第263章 齿轮花田里的旧誓与新芽(1/2)
第七十七章:齿轮花田里的旧誓与新芽
星轨在视野里拉成流动的光带,新轨号的舷窗外,突然炸开一片金红色的花海。无数齿轮形状的花瓣在星尘中舒展,根茎处缠绕着发光的星轨文,细看竟都是各族语言写就的“约定”——这是我们从未见过的“齿轮花田”,导航系统显示此处名为“誓约原”。
阿力猛地踩下制动,金属摩擦声刺破舱内的宁静。他指着花田深处,声音里带着难以置信的颤抖:“那是……爷爷的齿轮花。”

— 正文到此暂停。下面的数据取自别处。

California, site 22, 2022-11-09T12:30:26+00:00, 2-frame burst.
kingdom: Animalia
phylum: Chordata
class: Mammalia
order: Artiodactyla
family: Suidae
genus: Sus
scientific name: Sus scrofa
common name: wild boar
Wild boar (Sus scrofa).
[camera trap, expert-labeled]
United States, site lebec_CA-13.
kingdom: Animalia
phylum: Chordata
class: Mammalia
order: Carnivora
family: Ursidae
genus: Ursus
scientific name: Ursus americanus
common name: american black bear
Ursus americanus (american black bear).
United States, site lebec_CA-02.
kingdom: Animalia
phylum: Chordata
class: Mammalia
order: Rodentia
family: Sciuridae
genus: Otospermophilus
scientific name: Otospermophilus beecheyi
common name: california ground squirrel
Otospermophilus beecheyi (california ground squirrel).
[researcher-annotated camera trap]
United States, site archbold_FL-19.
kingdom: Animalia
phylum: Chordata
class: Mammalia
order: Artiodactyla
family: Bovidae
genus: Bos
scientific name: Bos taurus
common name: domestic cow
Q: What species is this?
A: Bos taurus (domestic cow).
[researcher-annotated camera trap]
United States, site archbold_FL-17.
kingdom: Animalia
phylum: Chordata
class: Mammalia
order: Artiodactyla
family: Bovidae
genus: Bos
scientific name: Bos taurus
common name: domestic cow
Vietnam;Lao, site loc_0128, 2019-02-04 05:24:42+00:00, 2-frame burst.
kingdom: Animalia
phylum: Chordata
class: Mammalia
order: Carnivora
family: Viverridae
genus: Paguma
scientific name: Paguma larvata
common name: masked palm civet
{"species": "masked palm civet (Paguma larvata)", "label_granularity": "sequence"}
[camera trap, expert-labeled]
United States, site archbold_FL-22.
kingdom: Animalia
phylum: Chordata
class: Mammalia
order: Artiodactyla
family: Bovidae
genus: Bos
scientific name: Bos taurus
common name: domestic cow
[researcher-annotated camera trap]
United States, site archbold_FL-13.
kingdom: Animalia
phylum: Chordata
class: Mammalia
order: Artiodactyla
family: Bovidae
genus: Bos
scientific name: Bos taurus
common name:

顺着他指的方向望去,花田中央立着株异常粗壮的古树,树干上嵌满了大小不一的齿轮,最大的那枚齿轮边缘刻着行磨损的星轨文,依稀能辨认出“星叶与铁骨,共铸不灭誓”。树下跪着个模糊的影子,正用指尖轻轻抚摸那些齿轮,动作温柔得像在触碰易碎的星火。
“是守誓人。”星豆的光粒辫子突然绷紧,光丝投射出更清晰的画面——那影子穿着件洗得发白的星叶族长袍,发间别着朵枯萎的齿轮花,正是资料里记载的“最后一位守誓人”,据说已在此守护了三百年。
我们换乘小型登陆艇驶入花田,齿轮花瓣擦过艇身,发出细碎的碰撞声,像无数细小的誓言在耳边轻响。靠近古树时,守誓人缓缓转过身,那张布满皱纹的脸在花瓣光线下忽明忽暗,眼睛却亮得惊人,像盛着两团永不熄灭的星火。
“你们终于来了。”他开口时,声音像生锈的齿轮在转动,却带着奇异的穿透力,“等了三百年,总算等到能听懂齿轮花说话的人。”
阿力突然按住胸口,那里藏着他爷爷留下的半块齿轮,此刻正发烫。“您认识我爷爷?”
守誓人笑了,皱纹里都盛着笑意:“阿正的孙子?难怪这枚齿轮在发烫——当年他就是靠着这半块誓约齿轮,在花田里种下了第一株共生花。”他指向树干上那枚最大的齿轮,“这上面的誓言,是你们星叶族与机械师的祖先定下的,可三百年前那场内乱,把所有的约定都打碎了。”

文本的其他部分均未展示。